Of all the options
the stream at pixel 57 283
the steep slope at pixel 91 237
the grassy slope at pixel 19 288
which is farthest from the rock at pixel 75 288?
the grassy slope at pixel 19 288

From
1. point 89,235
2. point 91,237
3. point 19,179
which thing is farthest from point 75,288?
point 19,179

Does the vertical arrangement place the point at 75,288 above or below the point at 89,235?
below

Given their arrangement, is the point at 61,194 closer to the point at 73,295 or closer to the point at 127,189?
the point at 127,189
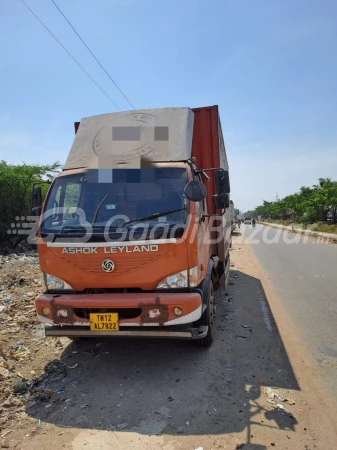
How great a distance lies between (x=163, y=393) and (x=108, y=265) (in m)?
1.39

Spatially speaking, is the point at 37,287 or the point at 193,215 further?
the point at 37,287

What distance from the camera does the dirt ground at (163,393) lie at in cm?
269

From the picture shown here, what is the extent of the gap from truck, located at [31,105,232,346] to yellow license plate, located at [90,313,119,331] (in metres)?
0.01

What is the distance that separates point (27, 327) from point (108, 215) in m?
2.79

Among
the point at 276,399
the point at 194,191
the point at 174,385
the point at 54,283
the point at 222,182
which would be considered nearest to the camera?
the point at 276,399

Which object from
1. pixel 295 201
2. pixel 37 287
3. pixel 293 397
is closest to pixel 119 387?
pixel 293 397

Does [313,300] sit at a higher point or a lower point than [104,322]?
lower

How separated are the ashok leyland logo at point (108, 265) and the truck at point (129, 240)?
0.4 inches

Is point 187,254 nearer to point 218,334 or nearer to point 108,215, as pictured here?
point 108,215

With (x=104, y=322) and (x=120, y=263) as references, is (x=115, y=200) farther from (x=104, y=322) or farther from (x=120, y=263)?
(x=104, y=322)

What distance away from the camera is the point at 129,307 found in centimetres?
341

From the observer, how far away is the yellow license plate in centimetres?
346

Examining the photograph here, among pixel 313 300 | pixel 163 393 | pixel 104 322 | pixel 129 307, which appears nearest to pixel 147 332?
pixel 129 307

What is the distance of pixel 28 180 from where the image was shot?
14.4 meters
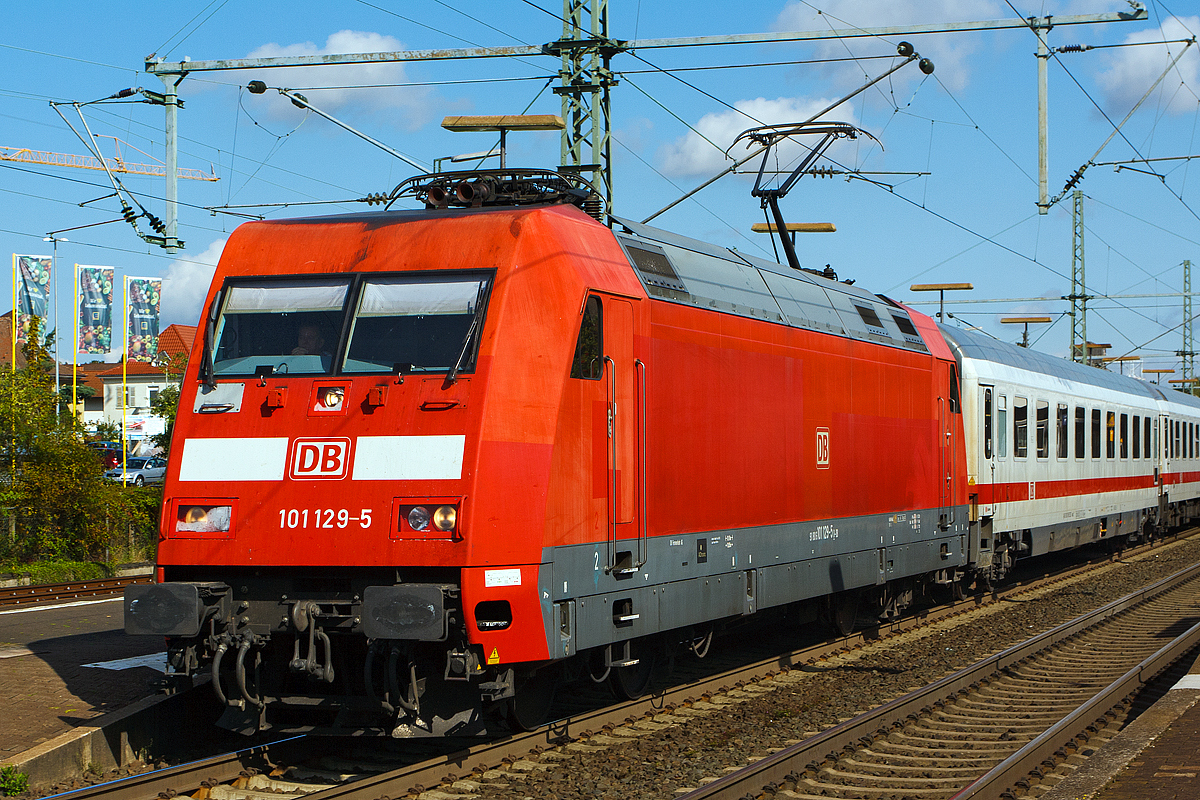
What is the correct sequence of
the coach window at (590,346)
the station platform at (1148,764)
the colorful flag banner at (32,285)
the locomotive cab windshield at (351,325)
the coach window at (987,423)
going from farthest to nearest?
the colorful flag banner at (32,285) → the coach window at (987,423) → the coach window at (590,346) → the locomotive cab windshield at (351,325) → the station platform at (1148,764)

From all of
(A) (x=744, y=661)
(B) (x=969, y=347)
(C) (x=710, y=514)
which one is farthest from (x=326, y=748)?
(B) (x=969, y=347)

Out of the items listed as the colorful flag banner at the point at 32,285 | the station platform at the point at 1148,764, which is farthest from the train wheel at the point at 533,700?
the colorful flag banner at the point at 32,285

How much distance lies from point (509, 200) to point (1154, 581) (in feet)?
54.4

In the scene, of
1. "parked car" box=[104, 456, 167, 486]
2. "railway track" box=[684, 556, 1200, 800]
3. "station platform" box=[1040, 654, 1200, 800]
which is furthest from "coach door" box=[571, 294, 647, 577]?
"parked car" box=[104, 456, 167, 486]

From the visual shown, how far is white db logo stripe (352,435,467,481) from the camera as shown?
7.43 m

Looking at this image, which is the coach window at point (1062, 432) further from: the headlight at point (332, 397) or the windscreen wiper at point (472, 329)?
the headlight at point (332, 397)

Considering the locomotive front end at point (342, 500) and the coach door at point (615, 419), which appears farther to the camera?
the coach door at point (615, 419)

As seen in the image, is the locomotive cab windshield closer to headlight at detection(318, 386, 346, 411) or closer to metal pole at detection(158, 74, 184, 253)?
headlight at detection(318, 386, 346, 411)

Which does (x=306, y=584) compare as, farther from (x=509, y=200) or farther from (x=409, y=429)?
(x=509, y=200)

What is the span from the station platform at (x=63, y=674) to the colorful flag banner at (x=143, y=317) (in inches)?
963

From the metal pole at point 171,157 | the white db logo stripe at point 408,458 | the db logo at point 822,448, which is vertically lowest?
the white db logo stripe at point 408,458

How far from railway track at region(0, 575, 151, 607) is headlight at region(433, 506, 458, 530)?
11.4 metres

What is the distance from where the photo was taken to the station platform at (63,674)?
27.9 feet

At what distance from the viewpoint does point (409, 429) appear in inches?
298
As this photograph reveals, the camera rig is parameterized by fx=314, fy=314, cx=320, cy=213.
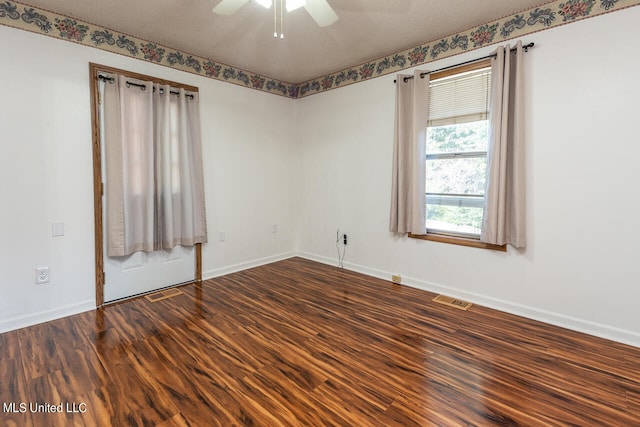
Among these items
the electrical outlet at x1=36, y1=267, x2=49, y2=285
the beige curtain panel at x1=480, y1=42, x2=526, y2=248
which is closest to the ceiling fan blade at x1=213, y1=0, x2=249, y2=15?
the beige curtain panel at x1=480, y1=42, x2=526, y2=248

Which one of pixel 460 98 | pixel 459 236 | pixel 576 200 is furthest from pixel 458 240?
pixel 460 98

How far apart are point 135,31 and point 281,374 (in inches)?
138

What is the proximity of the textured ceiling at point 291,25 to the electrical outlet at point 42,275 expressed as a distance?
232cm

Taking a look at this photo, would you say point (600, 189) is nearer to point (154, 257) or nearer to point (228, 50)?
point (228, 50)

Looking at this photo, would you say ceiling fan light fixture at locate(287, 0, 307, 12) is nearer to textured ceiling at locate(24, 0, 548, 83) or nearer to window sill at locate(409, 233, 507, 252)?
textured ceiling at locate(24, 0, 548, 83)

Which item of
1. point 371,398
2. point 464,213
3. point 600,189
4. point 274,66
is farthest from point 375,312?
point 274,66

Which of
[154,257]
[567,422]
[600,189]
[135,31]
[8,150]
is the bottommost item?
[567,422]

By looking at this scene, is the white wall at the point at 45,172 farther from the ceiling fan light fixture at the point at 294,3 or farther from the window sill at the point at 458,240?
the window sill at the point at 458,240

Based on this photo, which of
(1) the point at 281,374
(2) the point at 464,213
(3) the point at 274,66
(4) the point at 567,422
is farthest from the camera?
(3) the point at 274,66

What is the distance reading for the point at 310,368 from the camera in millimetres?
2176

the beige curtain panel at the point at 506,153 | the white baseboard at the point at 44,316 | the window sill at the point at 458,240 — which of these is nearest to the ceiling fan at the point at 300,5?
the beige curtain panel at the point at 506,153

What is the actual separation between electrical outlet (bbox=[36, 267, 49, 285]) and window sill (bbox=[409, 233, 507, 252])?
147 inches

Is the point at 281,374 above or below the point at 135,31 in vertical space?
below

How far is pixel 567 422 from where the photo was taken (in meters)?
1.70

* * * * * * *

- [EXERCISE] Reproduce the listing above word for word, from the first line to the last, and leave out the pictures.

- [CORRECT RESULT]
Of all the options
the stream at pixel 57 283
the steep slope at pixel 91 237
the grassy slope at pixel 19 288
which is farthest from the rock at pixel 75 288?
the grassy slope at pixel 19 288

From
1. point 89,235
2. point 91,237
3. point 19,179
which thing is farthest from point 75,288?
point 19,179

Does the vertical arrangement place the point at 75,288 above or below the point at 89,235?
below

Given their arrangement, is the point at 61,194 closer to the point at 73,295 or closer to the point at 127,189?
the point at 127,189
How great a distance lies between (x=163, y=393) and (x=108, y=265) (in m)?
1.39

Spatially speaking, is the point at 37,287 or the point at 193,215 further?
the point at 37,287

What distance from the camera does the dirt ground at (163,393) lie at in cm?
269

From the picture shown here, what is the extent of the gap from truck, located at [31,105,232,346] to yellow license plate, located at [90,313,119,331] (in metres)?
0.01

What is the distance that separates point (27, 327) from point (108, 215) in m?
2.79

Among
the point at 276,399
the point at 194,191
the point at 174,385
the point at 54,283
the point at 222,182
which would be considered nearest to the camera?
the point at 276,399

Which object from
1. pixel 295 201
2. pixel 37 287
3. pixel 293 397
is closest to pixel 119 387?
pixel 293 397

Does [313,300] sit at a higher point or a lower point than [104,322]?
lower

How separated are the ashok leyland logo at point (108, 265) and the truck at point (129, 240)?
0.4 inches

Is point 187,254 nearer to point 218,334 or nearer to point 108,215, as pictured here?
point 108,215

With (x=104, y=322) and (x=120, y=263) as references, is (x=115, y=200) farther from (x=104, y=322) or farther from (x=120, y=263)?
(x=104, y=322)

What distance away from the camera is the point at 129,307 found in centimetres?
341

From the observer, how far away is the yellow license plate in centimetres?
346

Examining the photograph here, among pixel 313 300 | pixel 163 393 | pixel 104 322 | pixel 129 307, which appears nearest to pixel 147 332?
pixel 129 307

What is the distance of pixel 28 180 from where the image was shot?
14.4 meters
What is the correct sequence of
the coach window at (590,346)
the station platform at (1148,764)
the colorful flag banner at (32,285)
the locomotive cab windshield at (351,325)
the coach window at (987,423)
going from farthest to nearest?
the colorful flag banner at (32,285) → the coach window at (987,423) → the coach window at (590,346) → the locomotive cab windshield at (351,325) → the station platform at (1148,764)

From all of
(A) (x=744, y=661)
(B) (x=969, y=347)
(C) (x=710, y=514)
which one is farthest from (x=326, y=748)?
(B) (x=969, y=347)

Out of the items listed as the colorful flag banner at the point at 32,285 | the station platform at the point at 1148,764, which is farthest from the train wheel at the point at 533,700?
the colorful flag banner at the point at 32,285

How much distance lies from point (509, 200) to point (1154, 581) (in feet)?
54.4

In the scene, of
1. "parked car" box=[104, 456, 167, 486]
2. "railway track" box=[684, 556, 1200, 800]
3. "station platform" box=[1040, 654, 1200, 800]
which is furthest from "coach door" box=[571, 294, 647, 577]?
"parked car" box=[104, 456, 167, 486]

From the visual shown, how far is white db logo stripe (352,435,467,481) from the camera as shown?
7.43 m

Looking at this image, which is the coach window at point (1062, 432) further from: the headlight at point (332, 397) or the windscreen wiper at point (472, 329)?
the headlight at point (332, 397)

Considering the locomotive front end at point (342, 500) and the coach door at point (615, 419), which appears farther to the camera?
the coach door at point (615, 419)

As seen in the image, is the locomotive cab windshield closer to headlight at detection(318, 386, 346, 411) or closer to metal pole at detection(158, 74, 184, 253)?
headlight at detection(318, 386, 346, 411)

Which does (x=306, y=584) compare as, farther from (x=509, y=200) or farther from (x=409, y=429)?
(x=509, y=200)

What is the span from the station platform at (x=63, y=674) to the colorful flag banner at (x=143, y=317) (in inches)?
963

From the metal pole at point 171,157 | the white db logo stripe at point 408,458 | the db logo at point 822,448, which is vertically lowest?
the white db logo stripe at point 408,458

How far from railway track at region(0, 575, 151, 607) is headlight at region(433, 506, 458, 530)?
11.4 metres

What is the distance from where the photo was taken to the station platform at (63,674)?
27.9 feet

At what distance from the viewpoint does point (409, 429) appear in inches?
298
As this photograph reveals, the camera rig is parameterized by fx=314, fy=314, cx=320, cy=213.
Among these items
the electrical outlet at x1=36, y1=267, x2=49, y2=285
the beige curtain panel at x1=480, y1=42, x2=526, y2=248
which is closest to the ceiling fan blade at x1=213, y1=0, x2=249, y2=15?
the beige curtain panel at x1=480, y1=42, x2=526, y2=248

Which one of pixel 460 98 | pixel 459 236 | pixel 576 200 is furthest from pixel 458 240?
pixel 460 98

How far apart are point 135,31 and point 281,374 (in inches)?
138

What is the proximity of the textured ceiling at point 291,25 to the electrical outlet at point 42,275 expressed as a distance?
232cm

Taking a look at this photo, would you say point (600, 189) is nearer to point (154, 257) or nearer to point (228, 50)?
point (228, 50)

Looking at this photo, would you say ceiling fan light fixture at locate(287, 0, 307, 12) is nearer to textured ceiling at locate(24, 0, 548, 83) or nearer to window sill at locate(409, 233, 507, 252)?
textured ceiling at locate(24, 0, 548, 83)

Which item of
1. point 371,398
2. point 464,213
3. point 600,189
4. point 274,66
is farthest from point 375,312?
point 274,66

Which of
[154,257]
[567,422]
[600,189]
[135,31]
[8,150]
is the bottommost item?
[567,422]

By looking at this scene, is the white wall at the point at 45,172 farther from the ceiling fan light fixture at the point at 294,3 or farther from the window sill at the point at 458,240?
the window sill at the point at 458,240

Based on this photo, which of
(1) the point at 281,374
(2) the point at 464,213
(3) the point at 274,66
(4) the point at 567,422
is farthest from the camera?
(3) the point at 274,66

What is the distance reading for the point at 310,368 from the camera in millimetres?
2176

the beige curtain panel at the point at 506,153 | the white baseboard at the point at 44,316 | the window sill at the point at 458,240 — which of these is nearest to the ceiling fan at the point at 300,5?
the beige curtain panel at the point at 506,153

What is the actual separation between electrical outlet (bbox=[36, 267, 49, 285]) and window sill (bbox=[409, 233, 507, 252])?
147 inches

Is the point at 281,374 above or below the point at 135,31 in vertical space?
below

How far is pixel 567 422 from where the photo was taken (in meters)?
1.70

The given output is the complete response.